“Brevity is the soul of wit” is a famous phrase from Shakespeare’s “Hamlet”. Paraphrasing it as “Brevity is the soul of tweet (but what happened to the wit?)”, we emphasize the brevity of today’s information and the lack of interest for deeper learning and understanding, as a result of the accumulation of information in our everyday life.
Aims of the scenario
This learning scenario is used in the subject of Information Technology in Primary Education, with students aged 11-12. It aims at building digital literacy and focuses on aspects of ICT as a social phenomenon. As students have become “addicted” to short messages and have lost the desire to delve deeper into a topic, one of the basic aims of the lesson is to re-introduce students to the “endangered” skill of reading and understanding bigger texts online. It also aims at introducing alternative sources of information other than the commonly used search engines.

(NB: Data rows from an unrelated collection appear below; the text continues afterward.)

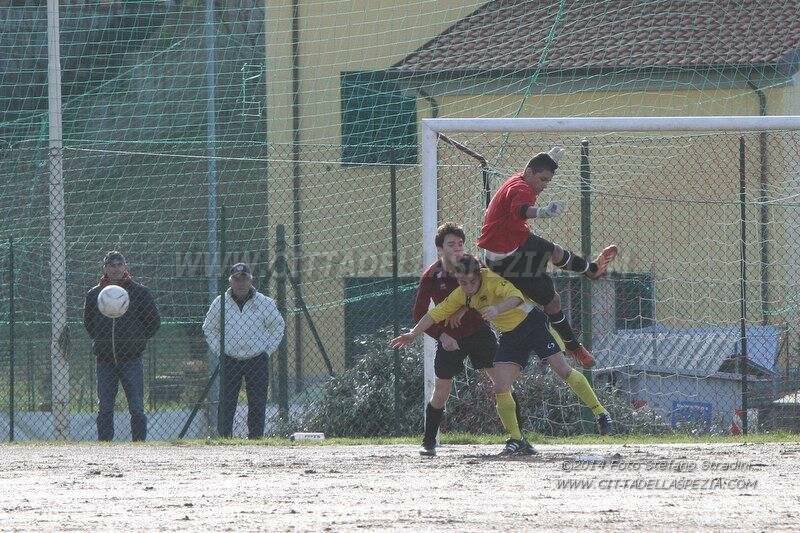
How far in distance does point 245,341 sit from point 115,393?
1260 mm

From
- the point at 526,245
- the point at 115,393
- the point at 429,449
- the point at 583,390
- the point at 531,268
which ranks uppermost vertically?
the point at 526,245

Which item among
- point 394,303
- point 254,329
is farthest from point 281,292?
point 394,303

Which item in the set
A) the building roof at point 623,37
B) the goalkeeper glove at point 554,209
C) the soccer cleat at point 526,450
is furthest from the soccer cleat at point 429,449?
the building roof at point 623,37

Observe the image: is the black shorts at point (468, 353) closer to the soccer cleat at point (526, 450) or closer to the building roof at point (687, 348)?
the soccer cleat at point (526, 450)

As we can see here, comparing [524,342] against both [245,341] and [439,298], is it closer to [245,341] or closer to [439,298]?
[439,298]

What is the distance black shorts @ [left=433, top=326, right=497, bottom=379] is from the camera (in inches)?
369

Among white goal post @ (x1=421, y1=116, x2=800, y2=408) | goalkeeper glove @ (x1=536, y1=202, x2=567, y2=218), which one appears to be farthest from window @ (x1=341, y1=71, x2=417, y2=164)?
goalkeeper glove @ (x1=536, y1=202, x2=567, y2=218)

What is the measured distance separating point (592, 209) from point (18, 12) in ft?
33.4

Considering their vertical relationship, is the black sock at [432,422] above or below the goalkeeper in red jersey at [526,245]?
below

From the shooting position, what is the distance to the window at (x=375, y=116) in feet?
51.3

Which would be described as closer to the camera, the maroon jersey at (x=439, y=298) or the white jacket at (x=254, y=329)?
the maroon jersey at (x=439, y=298)

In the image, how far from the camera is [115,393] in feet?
39.7

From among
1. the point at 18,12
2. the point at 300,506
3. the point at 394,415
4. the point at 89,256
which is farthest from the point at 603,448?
the point at 18,12

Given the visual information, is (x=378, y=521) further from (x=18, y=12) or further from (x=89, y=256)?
(x=18, y=12)
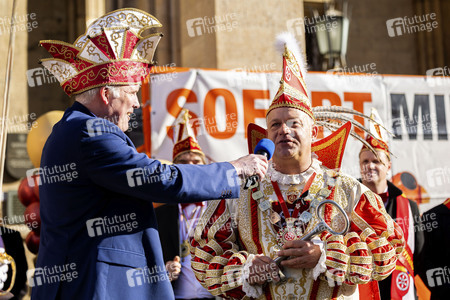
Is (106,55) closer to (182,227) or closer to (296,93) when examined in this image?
(296,93)

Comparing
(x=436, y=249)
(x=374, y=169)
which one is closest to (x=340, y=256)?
(x=374, y=169)

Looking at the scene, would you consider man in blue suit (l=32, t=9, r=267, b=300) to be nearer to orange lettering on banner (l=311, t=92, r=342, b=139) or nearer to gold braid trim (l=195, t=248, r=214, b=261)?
gold braid trim (l=195, t=248, r=214, b=261)

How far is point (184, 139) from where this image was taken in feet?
19.4

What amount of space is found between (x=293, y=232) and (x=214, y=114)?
2780mm

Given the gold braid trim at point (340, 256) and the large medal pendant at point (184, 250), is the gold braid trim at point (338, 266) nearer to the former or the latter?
the gold braid trim at point (340, 256)

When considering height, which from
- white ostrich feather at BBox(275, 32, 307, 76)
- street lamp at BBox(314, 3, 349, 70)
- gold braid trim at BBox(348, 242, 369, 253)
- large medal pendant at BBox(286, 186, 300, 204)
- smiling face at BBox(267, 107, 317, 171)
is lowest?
gold braid trim at BBox(348, 242, 369, 253)

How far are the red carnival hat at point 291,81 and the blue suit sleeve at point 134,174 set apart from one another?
3.84ft

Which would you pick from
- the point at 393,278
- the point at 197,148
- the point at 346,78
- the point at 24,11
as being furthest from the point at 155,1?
the point at 393,278

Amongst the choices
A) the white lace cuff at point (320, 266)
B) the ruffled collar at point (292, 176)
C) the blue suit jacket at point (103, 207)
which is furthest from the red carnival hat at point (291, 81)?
the blue suit jacket at point (103, 207)

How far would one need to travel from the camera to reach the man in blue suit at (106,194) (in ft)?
9.43

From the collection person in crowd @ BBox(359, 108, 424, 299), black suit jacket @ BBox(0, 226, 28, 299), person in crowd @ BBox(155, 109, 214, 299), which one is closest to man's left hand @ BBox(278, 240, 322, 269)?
person in crowd @ BBox(155, 109, 214, 299)

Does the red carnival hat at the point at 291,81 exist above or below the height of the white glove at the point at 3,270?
above

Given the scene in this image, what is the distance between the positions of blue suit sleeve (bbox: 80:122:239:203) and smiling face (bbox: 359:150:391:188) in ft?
9.78

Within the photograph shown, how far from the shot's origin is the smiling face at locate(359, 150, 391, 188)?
5688mm
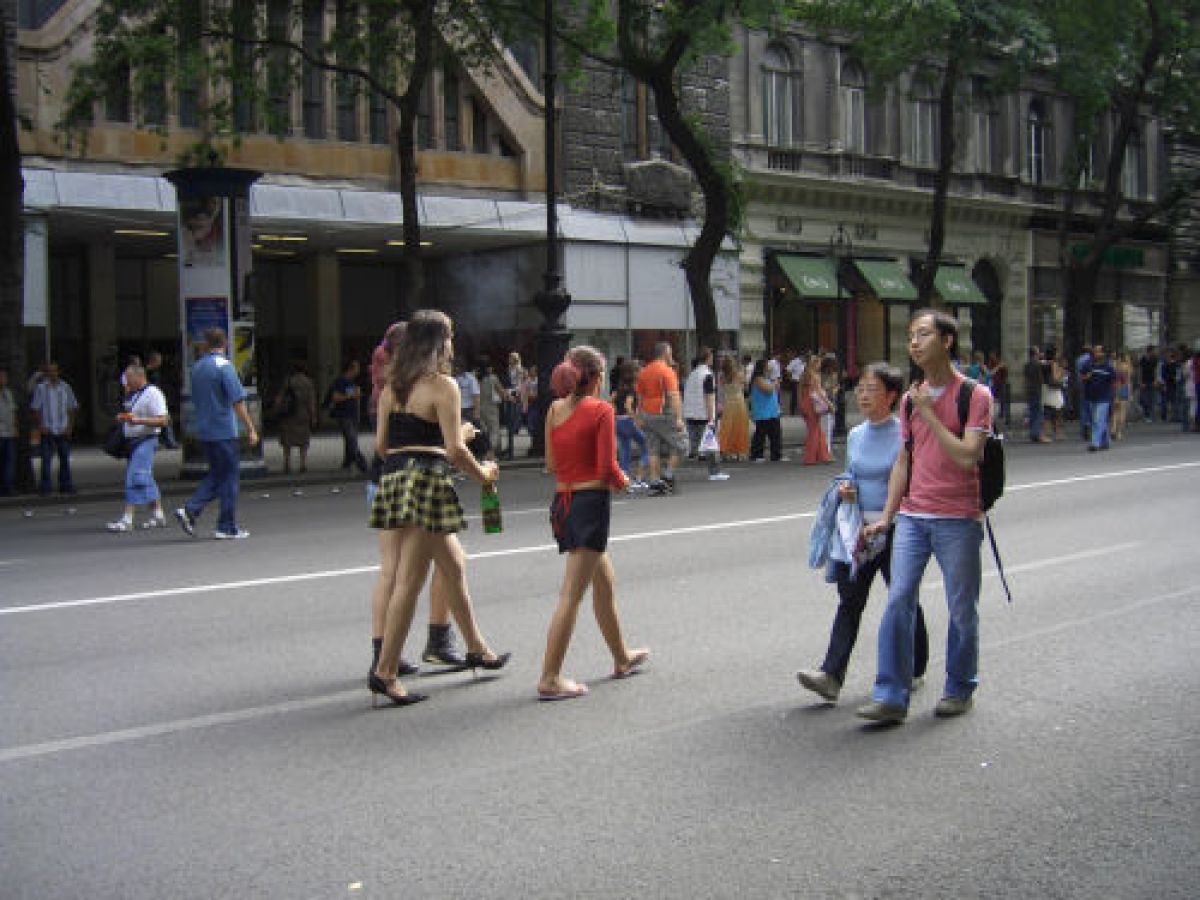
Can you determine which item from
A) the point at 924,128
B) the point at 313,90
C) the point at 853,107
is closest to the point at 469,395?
the point at 313,90

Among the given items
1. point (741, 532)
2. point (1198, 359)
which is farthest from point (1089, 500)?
point (1198, 359)

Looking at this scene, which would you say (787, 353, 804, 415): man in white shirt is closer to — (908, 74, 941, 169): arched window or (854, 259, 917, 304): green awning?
(854, 259, 917, 304): green awning

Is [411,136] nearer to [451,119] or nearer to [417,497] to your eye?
[451,119]

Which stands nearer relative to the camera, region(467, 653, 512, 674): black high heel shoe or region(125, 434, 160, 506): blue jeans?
region(467, 653, 512, 674): black high heel shoe

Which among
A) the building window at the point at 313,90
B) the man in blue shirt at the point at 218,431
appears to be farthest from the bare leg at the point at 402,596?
the building window at the point at 313,90

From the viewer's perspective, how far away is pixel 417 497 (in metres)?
6.88

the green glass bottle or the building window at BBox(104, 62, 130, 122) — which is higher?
the building window at BBox(104, 62, 130, 122)

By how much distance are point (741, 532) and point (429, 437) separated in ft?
21.6

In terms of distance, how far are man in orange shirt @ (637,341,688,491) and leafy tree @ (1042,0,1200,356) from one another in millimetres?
17924

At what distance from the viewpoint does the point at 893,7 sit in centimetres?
2677

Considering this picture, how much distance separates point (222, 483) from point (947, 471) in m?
8.79

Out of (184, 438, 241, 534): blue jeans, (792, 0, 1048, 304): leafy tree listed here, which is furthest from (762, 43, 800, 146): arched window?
(184, 438, 241, 534): blue jeans

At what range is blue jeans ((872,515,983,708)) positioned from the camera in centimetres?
626

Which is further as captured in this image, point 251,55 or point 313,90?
point 313,90
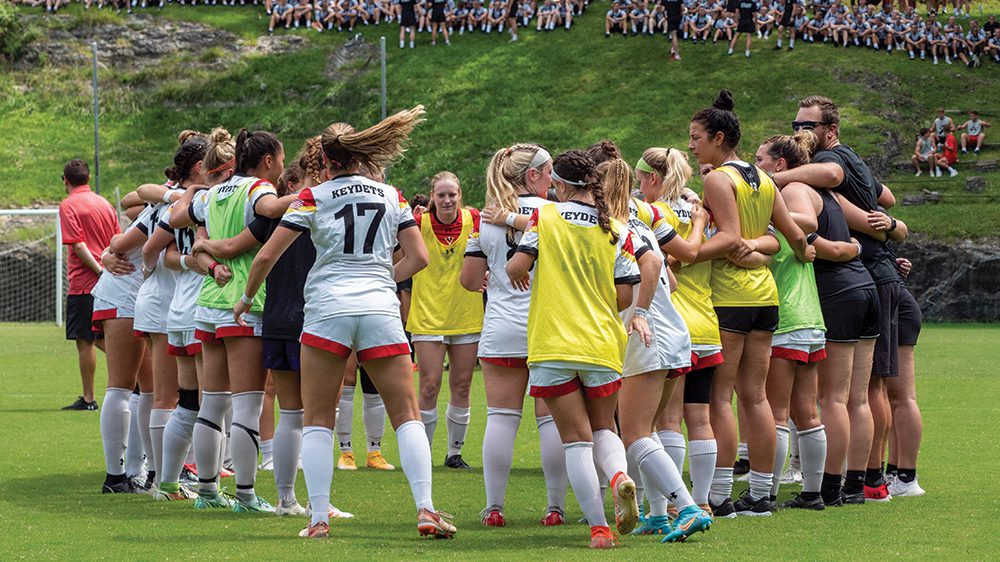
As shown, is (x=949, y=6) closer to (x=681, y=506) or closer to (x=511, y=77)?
(x=511, y=77)

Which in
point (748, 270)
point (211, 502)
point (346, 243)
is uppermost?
point (346, 243)

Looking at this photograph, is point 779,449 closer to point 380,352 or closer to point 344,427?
point 380,352

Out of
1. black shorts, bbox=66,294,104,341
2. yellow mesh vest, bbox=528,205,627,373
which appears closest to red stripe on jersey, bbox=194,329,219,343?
yellow mesh vest, bbox=528,205,627,373

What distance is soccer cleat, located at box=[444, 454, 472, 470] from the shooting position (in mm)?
9656

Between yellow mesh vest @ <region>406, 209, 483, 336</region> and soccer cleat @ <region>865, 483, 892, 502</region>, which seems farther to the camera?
yellow mesh vest @ <region>406, 209, 483, 336</region>

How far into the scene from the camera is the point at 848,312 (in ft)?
25.0

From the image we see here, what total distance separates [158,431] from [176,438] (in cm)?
41

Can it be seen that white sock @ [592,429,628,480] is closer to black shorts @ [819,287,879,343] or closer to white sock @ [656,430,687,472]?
white sock @ [656,430,687,472]

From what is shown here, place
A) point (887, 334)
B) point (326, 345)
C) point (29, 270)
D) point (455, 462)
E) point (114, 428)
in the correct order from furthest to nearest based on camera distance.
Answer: point (29, 270)
point (455, 462)
point (114, 428)
point (887, 334)
point (326, 345)

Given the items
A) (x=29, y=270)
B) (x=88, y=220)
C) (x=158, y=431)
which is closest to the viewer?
(x=158, y=431)

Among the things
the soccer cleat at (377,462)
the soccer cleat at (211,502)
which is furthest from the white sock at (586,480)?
the soccer cleat at (377,462)

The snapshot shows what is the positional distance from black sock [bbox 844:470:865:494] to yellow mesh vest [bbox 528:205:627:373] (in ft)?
7.72

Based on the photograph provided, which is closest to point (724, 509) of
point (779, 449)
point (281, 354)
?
point (779, 449)

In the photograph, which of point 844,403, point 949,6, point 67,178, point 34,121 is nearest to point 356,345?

Procedure – Europeana in the spotlight
Students navigate in the Europeana Collections and choose the collection that interests them the most. They have to delve into the theme of their choice, creating mind maps and taking notes. Afterwards, they have to create a digital newsletter for the topic they have chosen and enrich it with multimedia and information from Europeana Collections which must be their only source of material. The newsletters created are being published on the school’s blog, one each month.
Skills practiced and learning outcomes
The students focused on assessing and collecting information from an alternative source (Europeana) other than the commonly used search engines. They also had to think critically as digital citizens, summarize a text and distinguish its most important or interesting parts. Finally, they created and shared digital content bearing the responsibility for its quality.